The trial of war crimes accused Jean-Pierre Bemba at the International Criminal Court (ICC) resumed today after a month’s hiatus to hear the testimony of the 26th prosecution witness who testified under the pseudonym ‘Witness 173’. He recounted the atrocities committed by the accused’s militia, and stated that since Mr. Bemba did not pay his troops, the fighters had to fend for themselves.
The witness detailed widespread looting by the Movement for the Liberation of Congo (MLC), and recalled that Mr. Bemba’s fighters targeted Central African Muslims of Chadian origin who they wantonly killed.
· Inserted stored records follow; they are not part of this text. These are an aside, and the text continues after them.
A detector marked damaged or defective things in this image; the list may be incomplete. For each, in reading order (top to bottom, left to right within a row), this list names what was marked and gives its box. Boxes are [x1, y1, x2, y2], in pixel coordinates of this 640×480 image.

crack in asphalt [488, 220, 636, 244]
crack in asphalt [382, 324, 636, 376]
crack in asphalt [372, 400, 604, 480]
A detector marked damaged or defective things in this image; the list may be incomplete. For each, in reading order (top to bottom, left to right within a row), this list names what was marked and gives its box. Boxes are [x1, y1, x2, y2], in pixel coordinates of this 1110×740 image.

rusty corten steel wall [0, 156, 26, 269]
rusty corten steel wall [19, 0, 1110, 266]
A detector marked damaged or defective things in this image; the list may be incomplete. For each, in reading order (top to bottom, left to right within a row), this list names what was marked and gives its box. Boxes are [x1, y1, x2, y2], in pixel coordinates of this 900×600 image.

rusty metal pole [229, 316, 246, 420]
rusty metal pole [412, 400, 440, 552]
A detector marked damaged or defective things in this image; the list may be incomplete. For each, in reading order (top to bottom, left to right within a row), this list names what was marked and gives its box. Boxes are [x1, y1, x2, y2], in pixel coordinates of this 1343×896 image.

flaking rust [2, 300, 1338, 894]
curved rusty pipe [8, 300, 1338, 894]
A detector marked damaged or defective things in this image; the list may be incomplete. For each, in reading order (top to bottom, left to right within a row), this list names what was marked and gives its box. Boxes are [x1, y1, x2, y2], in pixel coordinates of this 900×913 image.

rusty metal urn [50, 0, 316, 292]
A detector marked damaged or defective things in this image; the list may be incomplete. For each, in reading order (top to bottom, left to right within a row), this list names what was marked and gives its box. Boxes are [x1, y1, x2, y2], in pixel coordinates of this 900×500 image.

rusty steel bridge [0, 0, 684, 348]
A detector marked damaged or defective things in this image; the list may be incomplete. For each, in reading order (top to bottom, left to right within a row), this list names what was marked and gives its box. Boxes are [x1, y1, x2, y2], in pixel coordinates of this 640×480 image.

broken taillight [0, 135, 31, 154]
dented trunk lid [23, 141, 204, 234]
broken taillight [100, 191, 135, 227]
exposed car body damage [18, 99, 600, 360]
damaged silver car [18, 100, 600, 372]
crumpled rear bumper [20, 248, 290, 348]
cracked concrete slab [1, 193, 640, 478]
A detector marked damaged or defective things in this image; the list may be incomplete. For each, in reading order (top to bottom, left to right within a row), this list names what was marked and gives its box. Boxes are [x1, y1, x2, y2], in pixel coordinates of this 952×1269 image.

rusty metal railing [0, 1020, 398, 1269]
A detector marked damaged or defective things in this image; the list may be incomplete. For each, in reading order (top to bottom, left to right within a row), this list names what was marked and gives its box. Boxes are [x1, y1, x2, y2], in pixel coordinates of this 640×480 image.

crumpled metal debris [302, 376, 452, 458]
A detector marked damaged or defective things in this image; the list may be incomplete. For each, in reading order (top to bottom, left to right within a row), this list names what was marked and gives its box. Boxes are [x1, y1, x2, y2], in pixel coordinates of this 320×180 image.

He did not say in open court why this group was targeted. ‘Witness 173’ testified with protective measures including voice and image distortion, and gave most of his testimony in closed session in order to protect his identity.
The witness also said that he heard numerous accounts of rapes committed by the Congolese soldiers: “I spoke to their leader [about the rapes]. They were not interested in such stories.” In open court, he did not say how he got to talk to the unnamed MLC leader but he stated that this individual did not deny that his soldiers were committing rapes.
Mr. Bemba, a former Congolese vice president, is on trial at the Hague-based court for failing to punish or stop his soldiers as they carried out mass rapes, plunder and killings in the neighboring Central African Republic (CAR) during the 2002-2003 conflict. He has denied the charges.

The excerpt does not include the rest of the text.